— BEGIN Source excerpt —
For leaders it means not only a need to tune into our environment constantly, but also to have a real understanding of how to engage with all our people and lead them in a meaningful journey towards a compelling future that we need to envision.

There are many things that leaders need to think about, I have picked out 10 steps to success, that I believe are essential:

1. Tune into your environment

  • External: What’s affecting your business now and will/might affect your business in the future?
  • Internal: What’s your capability and what’s your capacity? Where are there problems? Look for the root causes.

2. Regularly review and refine your strategy

  • On the basis of answers to point 1, what should you be doing differently?

3. Create a culture of constant change

  • Create change through continuous improvement. Know your people individually. Encourage them to be the best they can be. Embrace and reward new ideas.
  • Engage your people in doing the analysis and as well as coming up with solutions.
  • Don’t engage people in your conclusions – give them the rationale for the change and allow them to draw their own conclusions (in line with yours).

5. Create constant avenues for learning and growth

  • Remember to include coaching and mentoring.

6. Influence your people through passion, emotion and truth, rather than just analysis

  • Tell stories, demonstrate with real examples, use analogies and metaphors, and be visual. Get people excited about the change

7. Communicate, communicate, communicate!
— END Source excerpt —
— BEGIN Given data —
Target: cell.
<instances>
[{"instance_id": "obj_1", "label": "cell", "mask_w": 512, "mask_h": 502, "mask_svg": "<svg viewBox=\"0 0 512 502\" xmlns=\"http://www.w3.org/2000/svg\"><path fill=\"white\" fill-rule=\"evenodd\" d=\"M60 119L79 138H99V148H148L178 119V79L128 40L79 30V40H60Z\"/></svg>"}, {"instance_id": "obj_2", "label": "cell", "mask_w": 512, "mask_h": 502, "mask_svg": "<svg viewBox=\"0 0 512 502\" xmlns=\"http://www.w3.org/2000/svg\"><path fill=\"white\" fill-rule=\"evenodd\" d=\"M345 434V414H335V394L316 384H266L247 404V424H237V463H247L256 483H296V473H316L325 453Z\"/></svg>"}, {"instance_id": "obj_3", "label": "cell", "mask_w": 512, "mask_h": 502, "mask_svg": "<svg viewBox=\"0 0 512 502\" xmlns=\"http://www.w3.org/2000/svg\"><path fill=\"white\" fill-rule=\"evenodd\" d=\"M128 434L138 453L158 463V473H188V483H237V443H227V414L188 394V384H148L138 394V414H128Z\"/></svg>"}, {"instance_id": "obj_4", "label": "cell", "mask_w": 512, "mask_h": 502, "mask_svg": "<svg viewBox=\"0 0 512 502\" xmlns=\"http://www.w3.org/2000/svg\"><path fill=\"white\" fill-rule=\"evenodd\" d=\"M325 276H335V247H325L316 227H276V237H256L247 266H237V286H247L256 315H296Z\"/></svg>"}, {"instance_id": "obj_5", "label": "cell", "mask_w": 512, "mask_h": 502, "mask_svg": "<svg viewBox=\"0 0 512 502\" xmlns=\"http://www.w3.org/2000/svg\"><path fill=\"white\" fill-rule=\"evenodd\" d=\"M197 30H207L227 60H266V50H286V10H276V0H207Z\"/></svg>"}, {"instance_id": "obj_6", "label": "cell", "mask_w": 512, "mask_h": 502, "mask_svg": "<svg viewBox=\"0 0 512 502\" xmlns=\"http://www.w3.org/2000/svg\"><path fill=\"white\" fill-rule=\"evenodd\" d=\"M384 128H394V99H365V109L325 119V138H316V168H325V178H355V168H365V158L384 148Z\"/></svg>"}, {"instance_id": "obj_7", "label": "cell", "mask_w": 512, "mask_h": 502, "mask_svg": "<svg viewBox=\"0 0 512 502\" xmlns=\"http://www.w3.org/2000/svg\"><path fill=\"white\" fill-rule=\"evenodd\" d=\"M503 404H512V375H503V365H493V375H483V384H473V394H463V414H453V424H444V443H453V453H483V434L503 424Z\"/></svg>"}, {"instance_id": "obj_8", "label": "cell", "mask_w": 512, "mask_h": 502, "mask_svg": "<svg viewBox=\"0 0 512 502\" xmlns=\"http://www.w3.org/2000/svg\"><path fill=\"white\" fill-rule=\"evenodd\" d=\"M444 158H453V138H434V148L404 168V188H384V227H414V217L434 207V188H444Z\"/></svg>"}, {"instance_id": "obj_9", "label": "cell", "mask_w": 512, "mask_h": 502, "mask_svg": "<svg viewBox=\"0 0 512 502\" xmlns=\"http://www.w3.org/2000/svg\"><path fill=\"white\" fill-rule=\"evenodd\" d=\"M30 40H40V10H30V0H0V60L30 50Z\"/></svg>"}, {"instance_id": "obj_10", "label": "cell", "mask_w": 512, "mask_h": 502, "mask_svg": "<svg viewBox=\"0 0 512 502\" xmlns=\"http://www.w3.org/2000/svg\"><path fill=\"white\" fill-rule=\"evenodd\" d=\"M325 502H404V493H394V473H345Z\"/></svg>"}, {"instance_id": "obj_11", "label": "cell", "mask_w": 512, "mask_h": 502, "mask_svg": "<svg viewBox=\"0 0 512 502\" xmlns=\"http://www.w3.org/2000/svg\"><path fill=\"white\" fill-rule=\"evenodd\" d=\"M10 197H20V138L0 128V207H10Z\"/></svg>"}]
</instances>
— END Given data —
■ Task directions
Could you continue the text on leadership steps to success from where it stops? You won't need the lines to do this.

■ Written response
  • Be honest about both success and failure. You cannot not communicate. If you leave a vacuum, people will fill it with their own version of reality.

8. Be a role model for the changes you want to see in others

  • You have to demonstrate yourself the new changes you need to see, and the leadership team must be aligned with you.

9. Align your systems and processes

  • This is essential in order to support and help to embed the changes or they may work against you.

10. Understand that change takes time

  • Don’t celebrate too soon! To embed a new behaviour, you must repeat it at least 20 times or it will not become an established pattern and people will revert to previous behaviour. Make sure any and all changes you make are also embedded in new systems and processes or change the existing ones.